I woke up this morning to the sound of Chris and Lin screaming their heads off at each other. Tensions had been escalating between them. Lin was trying to reassert herself as Mission Commander, and Chris was slowly exerting his independence. She didn’t care for his indifference toward the chain of command. He didn’t care for her. I didn’t feel like getting in the middle, so I sneaked outside to check on Nessa. She was still in that little pool. Her wounds had been cleaned and she looked superbly beautiful. Such stillness is ideally suited for appreciation, though it’s sad to see a car with no driver.
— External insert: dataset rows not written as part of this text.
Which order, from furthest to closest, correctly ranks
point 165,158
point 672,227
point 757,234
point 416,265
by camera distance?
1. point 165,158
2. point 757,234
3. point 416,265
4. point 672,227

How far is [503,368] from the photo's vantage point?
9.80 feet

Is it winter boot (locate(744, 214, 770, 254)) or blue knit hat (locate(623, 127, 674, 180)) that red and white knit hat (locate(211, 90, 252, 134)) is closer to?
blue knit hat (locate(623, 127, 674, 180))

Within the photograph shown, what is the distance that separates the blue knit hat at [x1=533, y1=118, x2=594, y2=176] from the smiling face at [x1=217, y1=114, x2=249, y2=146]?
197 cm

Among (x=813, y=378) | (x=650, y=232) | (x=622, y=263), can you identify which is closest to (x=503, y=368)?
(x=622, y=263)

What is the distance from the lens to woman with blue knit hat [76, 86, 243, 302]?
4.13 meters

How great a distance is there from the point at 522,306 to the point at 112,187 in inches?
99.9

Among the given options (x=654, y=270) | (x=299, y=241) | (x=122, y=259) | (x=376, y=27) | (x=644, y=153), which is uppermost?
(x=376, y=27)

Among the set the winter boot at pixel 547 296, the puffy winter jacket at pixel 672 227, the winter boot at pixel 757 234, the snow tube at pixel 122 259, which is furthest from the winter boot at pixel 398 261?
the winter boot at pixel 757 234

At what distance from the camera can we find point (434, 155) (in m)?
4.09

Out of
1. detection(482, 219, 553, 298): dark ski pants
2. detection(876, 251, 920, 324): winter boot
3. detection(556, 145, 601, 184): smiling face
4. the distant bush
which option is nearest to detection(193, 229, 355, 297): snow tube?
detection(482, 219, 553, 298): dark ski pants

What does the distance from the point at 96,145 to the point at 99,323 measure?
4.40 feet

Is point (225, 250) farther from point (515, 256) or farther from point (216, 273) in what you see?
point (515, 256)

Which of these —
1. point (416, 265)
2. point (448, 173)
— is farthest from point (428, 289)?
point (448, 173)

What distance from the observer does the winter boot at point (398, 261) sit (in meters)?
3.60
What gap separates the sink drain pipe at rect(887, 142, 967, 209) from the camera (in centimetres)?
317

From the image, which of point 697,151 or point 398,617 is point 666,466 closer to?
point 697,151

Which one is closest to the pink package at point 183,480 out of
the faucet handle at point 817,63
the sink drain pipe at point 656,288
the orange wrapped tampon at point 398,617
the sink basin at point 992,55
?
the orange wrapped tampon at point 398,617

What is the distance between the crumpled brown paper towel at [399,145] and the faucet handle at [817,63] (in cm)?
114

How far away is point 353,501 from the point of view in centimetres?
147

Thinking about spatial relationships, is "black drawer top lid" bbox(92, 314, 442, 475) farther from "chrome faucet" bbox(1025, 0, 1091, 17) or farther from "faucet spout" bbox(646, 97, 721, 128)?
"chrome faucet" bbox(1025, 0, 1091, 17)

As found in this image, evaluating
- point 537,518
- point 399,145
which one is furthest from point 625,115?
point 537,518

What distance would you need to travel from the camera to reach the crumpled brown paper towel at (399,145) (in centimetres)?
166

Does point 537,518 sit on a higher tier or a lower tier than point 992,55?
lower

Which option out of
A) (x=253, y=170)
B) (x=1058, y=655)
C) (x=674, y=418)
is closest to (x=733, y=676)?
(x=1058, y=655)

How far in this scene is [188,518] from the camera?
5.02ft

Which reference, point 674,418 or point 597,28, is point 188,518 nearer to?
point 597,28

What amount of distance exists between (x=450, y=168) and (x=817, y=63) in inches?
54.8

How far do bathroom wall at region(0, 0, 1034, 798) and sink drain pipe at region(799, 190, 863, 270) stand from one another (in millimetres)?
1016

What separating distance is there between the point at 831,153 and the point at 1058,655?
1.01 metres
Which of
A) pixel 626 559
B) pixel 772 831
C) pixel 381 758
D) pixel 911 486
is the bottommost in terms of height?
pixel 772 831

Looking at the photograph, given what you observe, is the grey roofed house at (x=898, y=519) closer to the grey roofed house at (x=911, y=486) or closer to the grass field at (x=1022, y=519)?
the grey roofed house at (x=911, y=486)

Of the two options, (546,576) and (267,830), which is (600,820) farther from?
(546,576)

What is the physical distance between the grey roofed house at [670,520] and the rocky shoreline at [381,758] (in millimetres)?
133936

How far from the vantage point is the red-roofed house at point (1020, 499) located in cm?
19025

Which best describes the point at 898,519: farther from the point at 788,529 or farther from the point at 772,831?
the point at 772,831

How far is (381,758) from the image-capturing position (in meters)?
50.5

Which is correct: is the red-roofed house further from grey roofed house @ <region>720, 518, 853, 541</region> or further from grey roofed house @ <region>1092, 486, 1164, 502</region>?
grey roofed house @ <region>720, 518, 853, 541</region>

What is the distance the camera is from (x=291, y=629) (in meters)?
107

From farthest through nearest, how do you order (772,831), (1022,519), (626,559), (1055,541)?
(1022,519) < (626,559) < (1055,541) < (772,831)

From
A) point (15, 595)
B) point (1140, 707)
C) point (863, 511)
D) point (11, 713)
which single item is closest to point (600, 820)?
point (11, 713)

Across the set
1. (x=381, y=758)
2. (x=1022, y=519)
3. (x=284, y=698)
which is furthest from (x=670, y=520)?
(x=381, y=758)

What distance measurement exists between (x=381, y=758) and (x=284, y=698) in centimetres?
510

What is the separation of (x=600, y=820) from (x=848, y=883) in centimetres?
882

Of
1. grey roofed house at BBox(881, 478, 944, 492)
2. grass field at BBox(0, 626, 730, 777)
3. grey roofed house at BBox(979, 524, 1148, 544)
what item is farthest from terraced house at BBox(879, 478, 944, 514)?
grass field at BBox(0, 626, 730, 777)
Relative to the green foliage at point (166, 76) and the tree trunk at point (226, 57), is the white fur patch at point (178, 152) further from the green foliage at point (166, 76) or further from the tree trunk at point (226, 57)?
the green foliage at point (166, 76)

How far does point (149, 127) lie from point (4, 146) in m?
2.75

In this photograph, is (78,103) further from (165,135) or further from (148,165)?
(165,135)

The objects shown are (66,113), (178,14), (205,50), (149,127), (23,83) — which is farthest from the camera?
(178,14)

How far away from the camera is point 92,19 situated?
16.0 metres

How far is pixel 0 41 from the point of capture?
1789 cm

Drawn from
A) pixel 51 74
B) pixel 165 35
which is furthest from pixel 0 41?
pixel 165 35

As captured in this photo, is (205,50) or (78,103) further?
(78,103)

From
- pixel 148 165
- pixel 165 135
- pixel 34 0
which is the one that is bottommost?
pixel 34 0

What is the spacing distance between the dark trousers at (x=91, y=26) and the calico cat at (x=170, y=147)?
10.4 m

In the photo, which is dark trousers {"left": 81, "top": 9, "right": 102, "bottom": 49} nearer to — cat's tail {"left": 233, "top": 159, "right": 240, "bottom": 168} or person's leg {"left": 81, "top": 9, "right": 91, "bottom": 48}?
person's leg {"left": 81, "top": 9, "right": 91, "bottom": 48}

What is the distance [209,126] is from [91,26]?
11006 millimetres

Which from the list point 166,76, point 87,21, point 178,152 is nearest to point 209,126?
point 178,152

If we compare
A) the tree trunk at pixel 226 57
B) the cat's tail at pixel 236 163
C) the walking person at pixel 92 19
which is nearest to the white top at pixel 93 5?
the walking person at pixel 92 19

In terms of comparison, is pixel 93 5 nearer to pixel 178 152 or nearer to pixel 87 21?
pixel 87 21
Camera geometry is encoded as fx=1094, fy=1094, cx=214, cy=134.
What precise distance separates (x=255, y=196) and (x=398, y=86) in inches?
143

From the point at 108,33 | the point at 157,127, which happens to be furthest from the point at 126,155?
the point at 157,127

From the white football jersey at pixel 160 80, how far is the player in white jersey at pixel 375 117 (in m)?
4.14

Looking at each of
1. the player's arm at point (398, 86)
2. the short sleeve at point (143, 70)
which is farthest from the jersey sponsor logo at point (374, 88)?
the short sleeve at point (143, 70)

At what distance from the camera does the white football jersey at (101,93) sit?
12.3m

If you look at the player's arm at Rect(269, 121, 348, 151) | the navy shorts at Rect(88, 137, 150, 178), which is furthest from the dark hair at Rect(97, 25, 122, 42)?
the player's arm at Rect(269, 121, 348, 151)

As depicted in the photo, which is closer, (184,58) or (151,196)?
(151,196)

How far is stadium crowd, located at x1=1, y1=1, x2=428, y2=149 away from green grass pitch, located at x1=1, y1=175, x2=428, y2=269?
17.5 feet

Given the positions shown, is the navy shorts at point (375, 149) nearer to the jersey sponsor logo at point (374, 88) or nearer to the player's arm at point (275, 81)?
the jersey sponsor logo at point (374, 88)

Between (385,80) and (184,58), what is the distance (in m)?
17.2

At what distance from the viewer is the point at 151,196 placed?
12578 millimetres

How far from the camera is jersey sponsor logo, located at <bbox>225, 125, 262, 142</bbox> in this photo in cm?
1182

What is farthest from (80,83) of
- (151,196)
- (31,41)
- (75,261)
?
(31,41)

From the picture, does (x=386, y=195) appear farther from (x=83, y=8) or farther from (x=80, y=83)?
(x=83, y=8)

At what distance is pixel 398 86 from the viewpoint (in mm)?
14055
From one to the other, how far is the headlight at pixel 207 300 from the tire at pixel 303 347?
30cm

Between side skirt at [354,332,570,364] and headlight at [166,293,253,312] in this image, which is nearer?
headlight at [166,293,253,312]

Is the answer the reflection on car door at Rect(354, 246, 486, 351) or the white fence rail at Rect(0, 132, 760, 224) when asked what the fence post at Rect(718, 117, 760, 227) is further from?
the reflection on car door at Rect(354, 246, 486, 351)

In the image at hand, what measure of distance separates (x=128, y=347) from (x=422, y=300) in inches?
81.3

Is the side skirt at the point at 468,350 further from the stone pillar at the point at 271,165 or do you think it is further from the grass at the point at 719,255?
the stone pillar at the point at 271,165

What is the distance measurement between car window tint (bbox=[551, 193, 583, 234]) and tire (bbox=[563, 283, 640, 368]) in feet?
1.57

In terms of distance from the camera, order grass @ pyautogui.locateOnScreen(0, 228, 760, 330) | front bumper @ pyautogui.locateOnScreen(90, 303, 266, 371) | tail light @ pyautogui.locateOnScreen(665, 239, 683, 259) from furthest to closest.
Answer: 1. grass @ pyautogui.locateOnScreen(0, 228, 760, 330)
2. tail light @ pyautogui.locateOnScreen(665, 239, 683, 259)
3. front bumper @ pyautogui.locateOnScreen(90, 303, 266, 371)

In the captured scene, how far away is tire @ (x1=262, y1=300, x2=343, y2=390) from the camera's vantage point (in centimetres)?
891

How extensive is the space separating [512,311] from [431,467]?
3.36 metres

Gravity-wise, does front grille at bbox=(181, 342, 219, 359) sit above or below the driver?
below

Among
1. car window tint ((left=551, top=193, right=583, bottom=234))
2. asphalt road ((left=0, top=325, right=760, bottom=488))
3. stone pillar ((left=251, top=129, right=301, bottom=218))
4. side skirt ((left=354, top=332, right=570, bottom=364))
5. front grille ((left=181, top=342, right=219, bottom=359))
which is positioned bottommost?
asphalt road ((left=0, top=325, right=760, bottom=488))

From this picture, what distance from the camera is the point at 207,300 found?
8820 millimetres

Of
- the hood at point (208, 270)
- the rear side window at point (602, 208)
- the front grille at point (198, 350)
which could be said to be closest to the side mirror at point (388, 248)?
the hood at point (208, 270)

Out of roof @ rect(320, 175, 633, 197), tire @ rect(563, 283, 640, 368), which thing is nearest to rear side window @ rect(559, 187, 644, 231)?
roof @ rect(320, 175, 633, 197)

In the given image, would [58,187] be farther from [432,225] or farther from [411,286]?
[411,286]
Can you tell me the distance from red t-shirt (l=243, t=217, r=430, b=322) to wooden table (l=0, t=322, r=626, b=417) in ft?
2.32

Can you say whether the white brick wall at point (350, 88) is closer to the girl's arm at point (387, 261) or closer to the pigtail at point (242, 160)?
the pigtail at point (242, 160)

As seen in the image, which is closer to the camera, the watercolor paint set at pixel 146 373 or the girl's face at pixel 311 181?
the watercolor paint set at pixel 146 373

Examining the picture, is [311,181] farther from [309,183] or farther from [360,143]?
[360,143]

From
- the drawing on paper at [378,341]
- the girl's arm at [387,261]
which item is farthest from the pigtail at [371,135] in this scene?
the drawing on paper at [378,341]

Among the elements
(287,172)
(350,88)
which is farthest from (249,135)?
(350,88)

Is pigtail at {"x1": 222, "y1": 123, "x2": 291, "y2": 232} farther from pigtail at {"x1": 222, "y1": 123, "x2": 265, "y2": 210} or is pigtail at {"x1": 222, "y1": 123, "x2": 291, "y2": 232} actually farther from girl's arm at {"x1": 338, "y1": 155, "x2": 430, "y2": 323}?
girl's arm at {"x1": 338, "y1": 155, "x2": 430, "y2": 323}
Whenever I got near her, the Atlanteans would place their hands over her body and shake their heads. There were four them, each with one hand on one of her limbs and the other hand in the pool. When I reached forward to place my hands on Nessa’s face, thinking to pray for her, one of them silently stroked my forearm and I stopped. Their touch is exciting, with a quality much like their food: tingly not shocking or painful. It’s like toothpaste on your chin. Their touch makes me feel alive. I wonder if their touch gives Nessa anything.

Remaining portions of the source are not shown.